Roberto Ramos Sodré Ferreira é chefe de cartório da 26ª Zona Eleitoral há cinco anos e desde 1992 trabalha com procedimentos eleitorais. Nesta entrevista exclusiva para A VOZ DA SERRA, ele relembra as principais mudanças eleitorais ocorridas nos últimos anos, esclarece alguns mitos disseminados pela internet, explica os principais cuidados que devem ser adotados durante o período eleitoral e antecipa um pouco do que deve mudar nos próximos pleitos.
A VOZ DA SERRA: O que mudou no processo eleitoral ao longo dos anos em que o senhor trabalhou diretamente com eleições?
Roberto Ramos Sodré Ferreira: A legislação é essencialmente a mesma desde 1998. Ela foi alterada no fim do ano passado com a aprovação da Lei nº 12.891, que vem sendo chamada de ‘minirreforma eleitoral’, mas as mudanças só entram em vigor a partir do próximo processo eleitoral. Os demais aspectos, no entanto, mudaram muito. Para se ter uma ideia, em 1992, quando eu comecei, os candidatos entregavam a prestação de contas numa pastinha. Não havia análise desta prestação, a propaganda era muito flexível, dependia muito do critério de cada juiz. A própria eleição ainda era por cédula...
Quais as principais mudanças estabelecidas pela minirreforma para 2016?
Basicamente, o novo texto proíbe propagandas eleitorais em cavaletes e afixação de cartazes em vias públicas, mas libera bandeiras e mesas para distribuição de material, contanto que não dificultem o trânsito de pessoas e veículos.

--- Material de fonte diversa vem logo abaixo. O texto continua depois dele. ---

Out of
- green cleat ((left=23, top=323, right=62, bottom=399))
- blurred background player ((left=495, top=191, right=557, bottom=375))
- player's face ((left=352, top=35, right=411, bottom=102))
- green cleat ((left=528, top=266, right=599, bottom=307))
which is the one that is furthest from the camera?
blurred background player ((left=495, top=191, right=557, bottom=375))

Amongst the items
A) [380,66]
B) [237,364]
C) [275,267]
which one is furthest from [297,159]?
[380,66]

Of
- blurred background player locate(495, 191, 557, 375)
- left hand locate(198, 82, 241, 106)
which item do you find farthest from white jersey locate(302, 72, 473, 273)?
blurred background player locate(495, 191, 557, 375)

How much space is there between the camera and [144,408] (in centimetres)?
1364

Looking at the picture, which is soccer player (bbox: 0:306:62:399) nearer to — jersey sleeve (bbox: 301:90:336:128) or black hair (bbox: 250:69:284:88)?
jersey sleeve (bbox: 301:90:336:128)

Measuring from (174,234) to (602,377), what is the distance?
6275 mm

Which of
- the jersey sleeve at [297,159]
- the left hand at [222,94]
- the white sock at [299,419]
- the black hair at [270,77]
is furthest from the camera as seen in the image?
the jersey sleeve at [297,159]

A proposta também proíbe a substituição de candidatos a menos de 20 dias das eleições e obriga a publicação de atas de convenções partidárias na internet em até 24 horas. A nova lei também limita a contratação de cabos eleitorais.

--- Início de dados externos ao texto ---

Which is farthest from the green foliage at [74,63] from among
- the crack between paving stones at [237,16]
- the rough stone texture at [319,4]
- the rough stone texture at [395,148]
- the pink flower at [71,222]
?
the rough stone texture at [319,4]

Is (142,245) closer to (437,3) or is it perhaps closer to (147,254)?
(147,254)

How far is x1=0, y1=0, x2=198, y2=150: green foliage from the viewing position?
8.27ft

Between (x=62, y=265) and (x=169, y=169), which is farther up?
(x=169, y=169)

Nas próximas eleições Friburgo já contará com a identificação biométrica?
Não. No Estado do Rio esse processo está caminhando bem devagar. Somente Niterói e Búzios terão a identificação nas eleições desse ano. Antes da implementação desse procedimento aqui em Nova Friburgo, os eleitores serão convocados para que sejam capturadas as impressões digitais de cada um.

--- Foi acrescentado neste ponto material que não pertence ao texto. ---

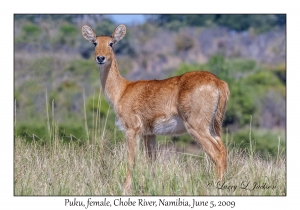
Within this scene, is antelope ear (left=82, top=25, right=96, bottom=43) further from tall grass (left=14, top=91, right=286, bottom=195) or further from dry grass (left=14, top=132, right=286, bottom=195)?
dry grass (left=14, top=132, right=286, bottom=195)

O que muda a partir do dia 5 de julho?
O calendário eleitoral, na verdade, começa um ano antes da eleição, com o encerramento do prazo para que os partidos obtenham registro de seus estatutos no Tribunal Superior Eleitoral e os candidatos tenham a filiação partidária deferida, e vai até 18 meses após o segundo turno, quando são destruídos os lacres que não foram utilizados nas eleições anteriores. Este ano o dia 5 de julho é uma data importante porque representa o último dia para requerimento de registro de candidatos; o marco a partir do qual os agentes públicos não podem mais nomear, contratar ou demitir sem justa causa, nem autorizar publicidade institucional de atos, programas, obras, serviços e campanhas, exceto em caso de grave e urgente necessidade pública, reconhecida pela Justiça. Tudo porque, a partir do dia 6 de julho, a propaganda eleitoral já será permitida. O calendário eleitoral completo pode ser conferido no site do Tribunal Superior Eleitoral, e tem informações bem detalhadas sobre cada dia.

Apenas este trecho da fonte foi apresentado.